Bank der Legionen  (Foto: VitVit,  Wikimedia Commons,  CC BY-SA 4.0)
Der Rondokobismus war nur kurze Zeit in Mode – bis in die Mitte der 1920er Jahre. Das bedeutendste Gebäude dieses Stils steht im Prager Stadtzentrum an der Straße Na Poříčí. Es ist die Bank der tschechoslowakischen Legionen oder auf Tschechisch: Legiobanka. Heute wird das Gebäude meist Palace Archa genannt.

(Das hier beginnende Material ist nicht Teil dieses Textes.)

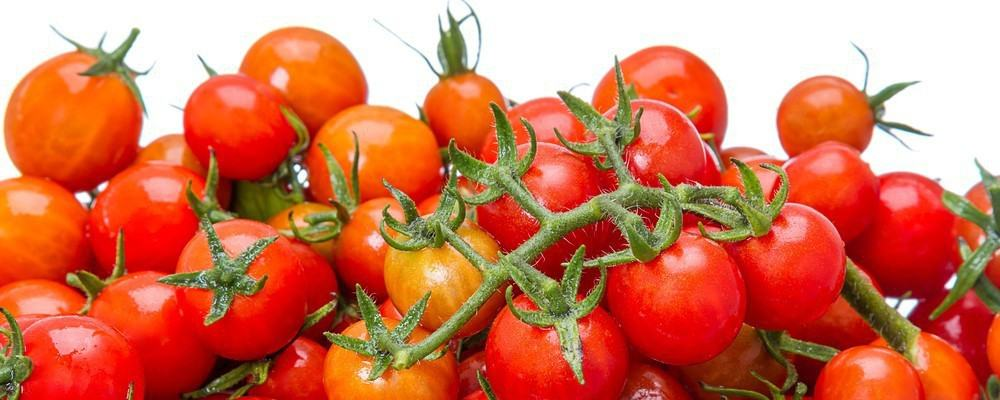 Dozens of tomatoes on a tomato vine.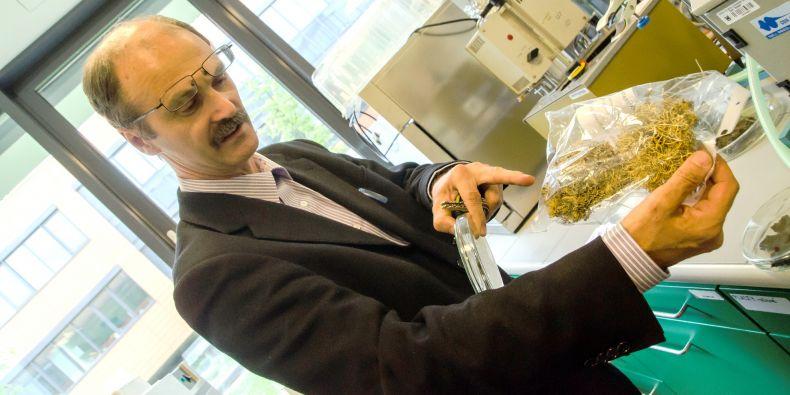 Miloš Barták ukazuje keříčkovité lišejníky rodu provazovka, které patří k organismům často používaných v experimentální práci, například při zjišťování odolnosti vůči zastavení fotosyntézy.
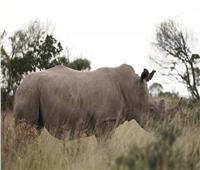 «روساتوم»: العلوم النووية نجحت في حماية وحيد القرن من الصيد الجائر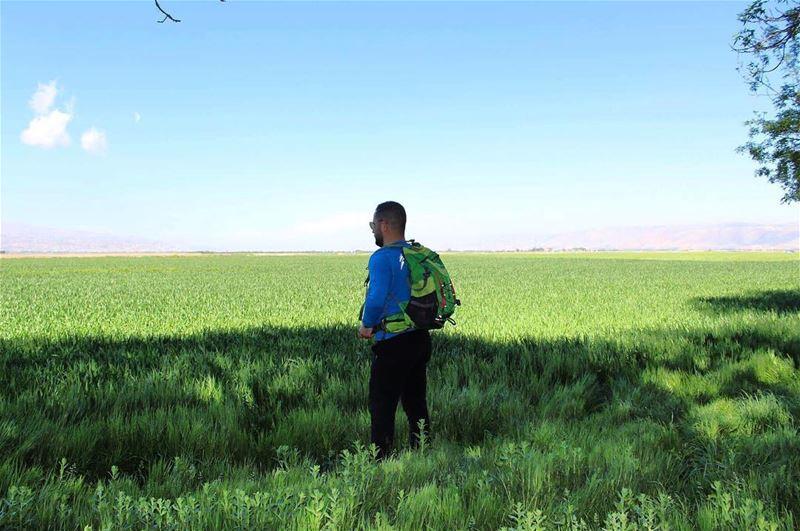 greenpeace greenland beqaavalley beqaa lebanon insta_lebanon ... (Beqaa Valley)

„Bei der Gestaltung der Fassade arbeitete Architekt Gočár mit zwei der bedeutendsten tschechischen Bildhauer zusammen: Jan Štursa und Otto Gutfreund. Die Kapitele hier stammen von Štursa. Sie bilden die wichtigsten Schlachtfelder ab, auf denen Tschechische Legionen gekämpft haben. So zum Beispiel Zborov in der heutigen Ukraine und Vouziers in den Ardennen. Darüber befindet sich ein frühes erstes Werk von Otto Gutfreund. Es zeigt die Rückkehr der Legionäre in die Heimat und ihre aktive Einbindung in die Gesellschaft. Die Fassade ist reich verziert mit Halbsäulen, die sich von ganz oben nach unten durchziehen.“

In der Ersten Republik diente das Gebäude der neu gegründeten Bank der tschechoslowakischen Legion. Die Kreditanstalt war wirtschaftlich sehr erfolgreich, und in der zweiten Hälfte der 1930er Jahre konnte man es sich erlauben, auch noch ein Haus daneben bauen zu lassen. Dieses entstand im funktionalistischen Stil.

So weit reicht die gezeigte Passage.